By Jonathon Van Maren
So it seems that suicide is now a medical service, and the debate in Canada has come and gone with barely a whisper. With the exception of a few newspaper columnists fretting here or there, the debate seems to have subsided before it really began. Those who oppose euthanasia and physician-assisted suicide now face the dual task of preventing suicide activists from successfully loosening euthanasia restrictions even further, and educating their peers on why legalizing any form of suicide — much less suicide facilitated and perpetrated by medical professionals — is so extraordinarily dangerous.
As I discuss which arguments can be used most effectively against euthanasia with other pro-life activists, one apologetic consistently stands out to me as especially powerful, perhaps because it is rooted in my own experience: The inescapable fact that legalizing physician-assisted suicide relegates those who “qualify” for such a service to the status of second-class citizen.
Let me provide an example to illustrate what I mean. I do not suffer from depression, but I have friends and family members who do. If I were to enter a hospital that provides physician-assisted suicide for those struggling with mental illness — a situation suicide activists are working hard to create — and asked to be provided with this “service,” doctors would review my psychiatric record, analyze my health, and inform me that I do not qualify. My life is too valuable, because I do not endure the same suffering that millions of other North Americans do.
But one of my friends or family members who does suffer from depression could walk into the same hospital, provide evidence of their mental suffering, and be declared eligible for death. The State would have spoken: The life of someone without mental illness is more valuable than the life of someone with mental illness. A society in which medical professionals, mandated and funded by the State, will kill some but not others cannot claim to be a society in which everyone is treated equally.
This fact is covered up by suicide activists who insist that what we are actually doing is respecting “choice.” But this is a cheap response and easily rebutted.

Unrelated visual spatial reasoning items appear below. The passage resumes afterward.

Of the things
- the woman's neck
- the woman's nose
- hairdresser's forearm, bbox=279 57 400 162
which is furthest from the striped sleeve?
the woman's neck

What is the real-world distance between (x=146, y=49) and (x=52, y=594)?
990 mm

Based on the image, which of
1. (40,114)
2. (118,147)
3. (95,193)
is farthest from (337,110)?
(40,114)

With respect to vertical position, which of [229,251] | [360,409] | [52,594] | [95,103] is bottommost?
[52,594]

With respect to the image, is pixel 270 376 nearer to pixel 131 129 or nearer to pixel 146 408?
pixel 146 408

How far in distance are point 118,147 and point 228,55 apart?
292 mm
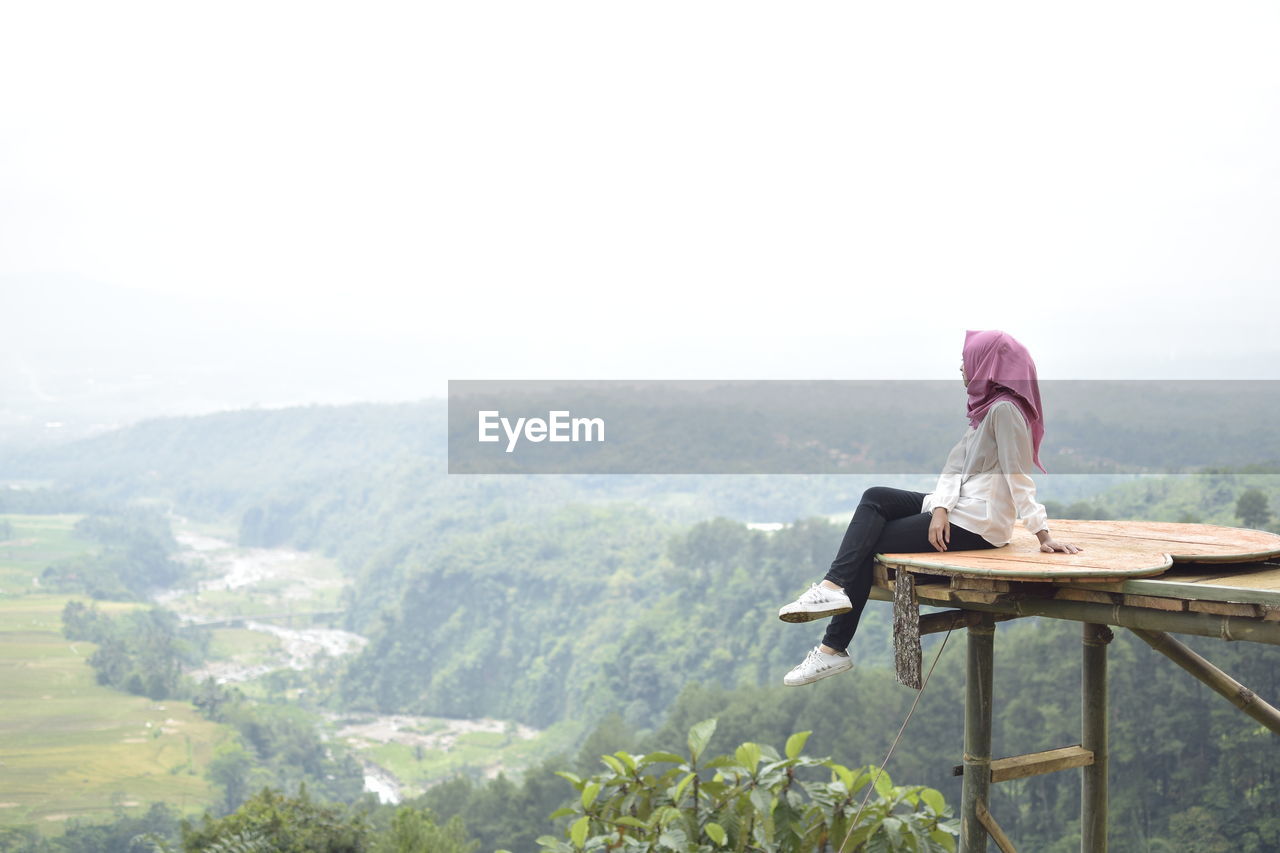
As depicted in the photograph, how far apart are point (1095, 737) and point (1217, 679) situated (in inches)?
14.6

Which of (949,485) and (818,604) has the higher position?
(949,485)

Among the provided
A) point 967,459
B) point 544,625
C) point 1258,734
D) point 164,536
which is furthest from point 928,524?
point 164,536

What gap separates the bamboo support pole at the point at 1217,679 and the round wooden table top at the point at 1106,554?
0.29 meters

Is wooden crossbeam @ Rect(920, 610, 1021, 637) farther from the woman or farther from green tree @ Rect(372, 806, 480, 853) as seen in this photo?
green tree @ Rect(372, 806, 480, 853)

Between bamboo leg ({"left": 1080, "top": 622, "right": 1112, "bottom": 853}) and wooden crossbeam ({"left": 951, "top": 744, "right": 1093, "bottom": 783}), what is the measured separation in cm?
4

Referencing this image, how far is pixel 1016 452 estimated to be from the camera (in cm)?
265

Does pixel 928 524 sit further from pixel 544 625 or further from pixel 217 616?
pixel 217 616

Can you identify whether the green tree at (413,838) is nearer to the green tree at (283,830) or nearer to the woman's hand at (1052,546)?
the green tree at (283,830)

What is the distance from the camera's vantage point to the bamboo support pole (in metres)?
2.80

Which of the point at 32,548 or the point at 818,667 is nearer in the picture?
the point at 818,667

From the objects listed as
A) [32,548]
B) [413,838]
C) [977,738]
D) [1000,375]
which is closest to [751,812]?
[977,738]

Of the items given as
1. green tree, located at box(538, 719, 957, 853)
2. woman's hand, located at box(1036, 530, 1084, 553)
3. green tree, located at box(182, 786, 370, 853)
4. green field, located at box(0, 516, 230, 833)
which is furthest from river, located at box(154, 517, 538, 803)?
woman's hand, located at box(1036, 530, 1084, 553)

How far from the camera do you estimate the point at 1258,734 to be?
15344 mm

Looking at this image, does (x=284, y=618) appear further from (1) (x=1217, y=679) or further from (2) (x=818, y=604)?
(1) (x=1217, y=679)
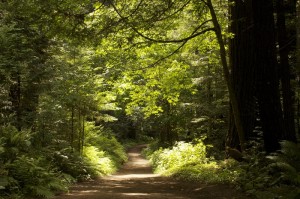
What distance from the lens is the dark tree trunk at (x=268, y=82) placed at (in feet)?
28.9

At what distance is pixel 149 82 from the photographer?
13914mm

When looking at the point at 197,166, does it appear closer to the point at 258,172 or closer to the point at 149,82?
the point at 149,82

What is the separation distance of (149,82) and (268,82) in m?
6.00

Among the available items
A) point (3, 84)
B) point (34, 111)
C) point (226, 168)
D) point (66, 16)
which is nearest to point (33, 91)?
point (34, 111)

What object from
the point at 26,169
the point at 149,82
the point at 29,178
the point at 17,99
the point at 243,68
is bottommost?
the point at 29,178

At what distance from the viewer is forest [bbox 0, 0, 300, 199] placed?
8438mm

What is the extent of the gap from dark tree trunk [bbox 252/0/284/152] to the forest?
27 millimetres

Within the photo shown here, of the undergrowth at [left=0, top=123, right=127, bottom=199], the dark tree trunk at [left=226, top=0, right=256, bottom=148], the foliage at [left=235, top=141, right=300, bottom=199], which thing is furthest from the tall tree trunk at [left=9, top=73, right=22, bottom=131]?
the foliage at [left=235, top=141, right=300, bottom=199]

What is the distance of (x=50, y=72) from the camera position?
11906 mm

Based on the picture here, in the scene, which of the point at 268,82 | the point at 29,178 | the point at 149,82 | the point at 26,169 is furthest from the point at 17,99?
the point at 268,82

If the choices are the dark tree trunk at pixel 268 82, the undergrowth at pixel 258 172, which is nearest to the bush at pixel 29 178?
the undergrowth at pixel 258 172

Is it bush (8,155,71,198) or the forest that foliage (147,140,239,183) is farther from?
bush (8,155,71,198)

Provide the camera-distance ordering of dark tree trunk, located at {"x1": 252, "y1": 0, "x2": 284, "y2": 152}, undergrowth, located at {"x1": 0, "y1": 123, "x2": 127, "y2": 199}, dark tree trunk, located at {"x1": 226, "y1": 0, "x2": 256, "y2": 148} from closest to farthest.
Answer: undergrowth, located at {"x1": 0, "y1": 123, "x2": 127, "y2": 199} → dark tree trunk, located at {"x1": 252, "y1": 0, "x2": 284, "y2": 152} → dark tree trunk, located at {"x1": 226, "y1": 0, "x2": 256, "y2": 148}

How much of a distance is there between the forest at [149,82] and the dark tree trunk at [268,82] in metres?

We’ve placed limits on who is eligible for this suicide service and who is not, and by placing such limits, we’ve made a judgment call on who is valuable and who is not. Whenever someone applies for physician-assisted suicide and puts forward a list of reasons for why they should be eligible for death, the State has to say yes or no.
When they say yes, they affirm that they concur with the patient’s belief that his or her life is no longer worth living. And when they say yes, they also confirm to anyone else who might be struggling with the same circumstances that they do not believe that person’s life to be valuable, either.
In legalizing euthanasia, the government has put down a thin red line. On one side of that line are those citizens who do not qualify for state-sanctioned and state-funded suicide. On the other side of that line are those who do qualify.
Suicide activists are currently pushing the government to move the line further, so that a larger group of people fall on the side of the line of those eligible for killing. In a euthanasia regime, every single person falls into one category or the other — those who can be killed, and those who cannot.
Just as with abortion, the word “choice” is a flimsy attempt to disguise that fundamental fact.
This thin red line will force us to answer other questions, as well. Who should be offered suicide, and who should be offered suicide prevention? How can we claim not to be ableist if we see some as worthless enough for suicide, and others worthy enough for suicide prevention?
As my fellow pro-lifer Blaise Alleyne pointed out, this system is, to be illustratively hyperbolic, like placing phones with suicide hotlines on bridges but then analyzing the condition of the person using it: “Do you have a severe mental illness? Debilitating physical condition? No, go ahead and jump. We’re sending someone to push you now, sir.”
Suicide activists cannot get away with the fact that they are creating a society less equal and more dangerous for the weak and vulnerable. The very eligibility standards that declare who can request suicide assistance and who cannot divide us into those the State considers worthy of life and those they do not.
Too many times we shy away from debating euthanasia and assisted suicide because suicide activists have cleverly managed to frame this debate as a discussion about choice.
But it’s not.
It’s about some members of our society being more equal than others, and it’s an incredibly dangerous experiment. It’s time we began pointing that out.
Editor’s note. Jonathon Van Maren is a writer for The Canadian Centre for Bio-Ethical Reform. This appeared at LifeSiteNews and is reprinted with permission.